[WORK INSTRUCTION A]
Set down the part of the interview below between "PL: The ending" and "of this edition?", inclusive.
[WORK INSTRUCTION B]
In the interview below, on what date and by what means did Cohen speak to Brendan Dowling?
[WORK INSTRUCTION C]
Answer yes or no for each statement about the interview below, quoting the words that decide it:
(i) The Man in the Window was first published in 1992.
(ii) Louis Malone was disfigured in a car accident.
(iii) In the original version, the book ended with the words "Louis…entered the light."

[DOCUMENT TEXT]
Content starts
Jon Cohen’s The Man in the Window was first published in 1992, but is now enjoying a second life thanks to Nancy Pearl’s Book Lust Rediscoveries. Disfigured from a fire at his father’s hardware store, Louis Malone has spent the past sixteen years observing his neighborhood from the confines of his parents’ house. When he accidentally falls out of a second floor window, he sets in motion a string of events that lead him to Emergency Room nurse Iris Shula. As Iris and Louis tentatively explore a relationship, the reader glimpses into the lives of the people who make up their world, meeting their widowed parents, intrusive neighbors, and a particularly enigmatic ER patient. Cohen’s sensitive and affectionate depiction of these bruised characters will surely appeal to fans of Anne Tyler and Alice Hoffman. Cohen spoke to Brendan Dowling via e-mail on December 22, 2013.

Public Libraries: When we meet Louis, the only people he’s talked to over the past sixteen years are his parents and he’s only ventured outside during the night. What was it like getting into the mind of somebody with such limited social contact?

Jon Cohen: You would think: guy stays in his room for sixteen years, not much going on. Difficult character to bring to life. But Louis Malone is a quivering nerve-ending — nothing escapes his notice. It’s as if he goes Zen for sixteen years, pondering the infinite details of the little slice of the world he can see from his window. Everything tiny or overlooked in life, is large for him; he draws meaning from everything. So my writerly problem with Louis, strangely, was one of abundance. If you have a character who takes in every blade of grass in the section of lawn he can see, how do you direct that lasered light so it has narrative meaning?

The question: is mindfulness — utter engagement with every small thing around you — truly living? Iris Shula thinks Louis is off his rocker. We are not here just to ponder, she insists, but to get out into the world and live. And that’s the tension of the novel. Will Louis exit his window? Is that room of his long self-confinement, heaven, or a beautiful prison?

PL: The ending of Book Lust edition differs slightly than when it was first published in the U.S. What caused you to add the additional paragraph at the end of this edition?

JC: It’s interesting how we think of books as “finished” once they are printed and bound, as if they’re sacred and immutable documents. Because a new edition was coming out, I had a unique opportunity to make the ending clearer and, I believe, better. In the original version, too many readers had the impression that Louis kills himself. And not unreasonably, as the last words in the book were, “Louis…entered the light.” I didn’t mean it as a dying thing, but a living thing. But the phrase, in its popular context, can mean only one thing.
Content ends
[INFORMATION SUPPLIED]
Content starts
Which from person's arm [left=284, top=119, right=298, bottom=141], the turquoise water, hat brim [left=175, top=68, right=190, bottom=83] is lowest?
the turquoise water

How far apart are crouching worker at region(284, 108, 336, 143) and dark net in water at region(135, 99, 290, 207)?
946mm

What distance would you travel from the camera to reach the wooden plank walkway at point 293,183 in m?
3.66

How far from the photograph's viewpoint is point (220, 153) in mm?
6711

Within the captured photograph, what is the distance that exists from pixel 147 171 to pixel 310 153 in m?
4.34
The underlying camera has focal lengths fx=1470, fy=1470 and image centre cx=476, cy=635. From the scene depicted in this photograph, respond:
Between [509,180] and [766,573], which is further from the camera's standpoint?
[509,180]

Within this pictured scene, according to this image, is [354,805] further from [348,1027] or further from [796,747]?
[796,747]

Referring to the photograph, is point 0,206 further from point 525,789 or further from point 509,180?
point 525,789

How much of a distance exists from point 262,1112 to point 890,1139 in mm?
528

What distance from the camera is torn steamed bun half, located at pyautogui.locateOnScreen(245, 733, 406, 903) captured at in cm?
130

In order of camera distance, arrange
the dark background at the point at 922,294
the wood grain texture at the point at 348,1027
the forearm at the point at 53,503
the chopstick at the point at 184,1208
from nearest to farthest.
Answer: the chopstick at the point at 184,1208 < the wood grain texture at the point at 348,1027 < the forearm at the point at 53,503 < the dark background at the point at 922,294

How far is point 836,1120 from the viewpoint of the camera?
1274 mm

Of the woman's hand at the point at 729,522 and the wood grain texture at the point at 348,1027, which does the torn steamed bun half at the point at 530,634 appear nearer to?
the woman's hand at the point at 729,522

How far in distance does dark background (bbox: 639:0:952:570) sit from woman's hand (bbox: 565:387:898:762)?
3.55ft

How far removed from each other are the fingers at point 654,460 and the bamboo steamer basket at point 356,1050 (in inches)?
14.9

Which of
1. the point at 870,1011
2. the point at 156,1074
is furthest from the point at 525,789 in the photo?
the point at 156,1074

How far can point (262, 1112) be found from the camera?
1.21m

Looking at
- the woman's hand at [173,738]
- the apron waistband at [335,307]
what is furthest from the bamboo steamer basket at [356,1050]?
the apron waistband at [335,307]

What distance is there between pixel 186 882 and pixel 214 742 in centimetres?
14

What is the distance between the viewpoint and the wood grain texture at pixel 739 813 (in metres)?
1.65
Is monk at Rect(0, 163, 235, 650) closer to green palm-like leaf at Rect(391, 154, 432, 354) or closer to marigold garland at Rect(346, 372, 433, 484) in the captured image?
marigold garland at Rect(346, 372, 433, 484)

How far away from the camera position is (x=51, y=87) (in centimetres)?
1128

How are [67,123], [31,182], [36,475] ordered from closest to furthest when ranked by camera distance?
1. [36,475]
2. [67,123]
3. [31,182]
Content ends
[EXERCISE OUTPUT A]
PL: The ending of Book Lust edition differs slightly than when it was first published in the U.S. What caused you to add the additional paragraph at the end of this edition?

[EXERCISE OUTPUT B]
He spoke to Brendan Dowling via e-mail on December 22, 2013.

[EXERCISE OUTPUT C]
(i) Yes: "was first published in 1992"
(ii) No: "Disfigured from a fire at his father’s hardware store"
(iii) Yes: "the last words in the book were, “Louis…entered the light.”"